Sommaire
- 1 SWST : un stress test global centré sur les interactions du système financier
- 2 Pourquoi un test de résistance système-wide est devenu indispensable
- 3 Comment fonctionne concrètement la simulation SWST pour le système financier
- 4 Quels enseignements pour la gestion des risques des investisseurs
- 5 Une brique de plus dans l’architecture de stabilité financière
- 6 FAQ – Questions fréquentes
Face à la montée des incertitudes et aux souvenirs encore vifs des crises récentes, une question domine : le système financier français est-il réellement prêt à encaisser un choc majeur sans se gripper ? C’est précisément à cette interrogation que répond une vaste simulation inédite de test de résistance à l’échelle de tout le secteur, un stress test global baptisé SWST (System-Wide Stress Test). Particularité de l’exercice : il ne se contente pas d’examiner séparément les banques, les assureurs ou les sociétés de gestion. Il cherche à comprendre comment les réactions de chacun peuvent se renforcer, se propager ou, au contraire, amortir les chocs économiques lorsqu’une crise de liquidité généralisée se déclenche.
Pour un investisseur, cette démarche dépasse largement la technicité prudentielle. Elle touche directement à la stabilité financière, à la solidité des intermédiaires auprès desquels sont déposés comptes-titres, contrats d’assurance-vie, fonds monétaires ou ETF. Elle éclaire aussi un point souvent mal compris : une institution peut être saine prise isolément, et pourtant participer, avec d’autres, à un mouvement de ventes forcées ou de retraits massifs qui déstabilise les marchés. En analysant ces dynamiques croisées et en affinant l’analyse de vulnérabilité du système, ce SWST enrichit la compréhension des risques d’effets de second tour. Un élément clé pour tous ceux qui construisent une stratégie de gestion des risques, qu’il s’agisse d’un particulier exposé via un PEA ou d’un institutionnel pilotant un portefeuille diversifié.
En bref
- Un exercice inédit de stress test global couvre banques, assureurs, sociétés de gestion et une chambre de compensation, afin de tester la résilience de l’ensemble du système financier.

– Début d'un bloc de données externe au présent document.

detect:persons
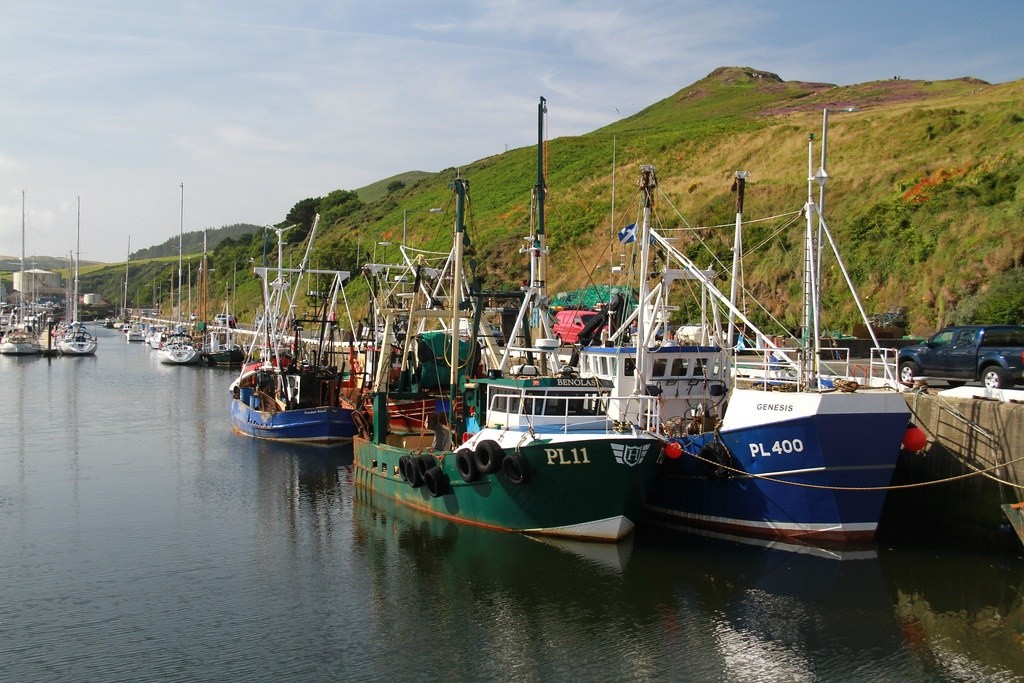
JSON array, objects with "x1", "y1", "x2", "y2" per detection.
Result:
[
  {"x1": 354, "y1": 320, "x2": 363, "y2": 339},
  {"x1": 630, "y1": 319, "x2": 638, "y2": 333},
  {"x1": 229, "y1": 313, "x2": 237, "y2": 327}
]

- Objectif central : la liquidité et les enchaînements possibles en cas de ventes massives, retraits ou appels de marge dans un contexte de marchés sous tension.
- Vingt-cinq institutions volontaires participent à cette simulation, sans conséquence individuelle de supervision et avec des résultats publiés uniquement de façon agrégée.
- L’exercice SWST est exploratoire : il sert à améliorer les outils d’analyse de vulnérabilité et de gestion des risques, pas à décider de sanctions ou de mesures prudentielles immédiates.
- Un second tour de simulation doit intégrer la pression de vente agrégée et la profondeur de marché, pour mieux mesurer la résilience bancaire et celle des autres acteurs.
- Les enseignements s’inscrivent dans un agenda international sur les risques liés à l’intermédiation financière non bancaire et aux interdépendances accrues entre acteurs.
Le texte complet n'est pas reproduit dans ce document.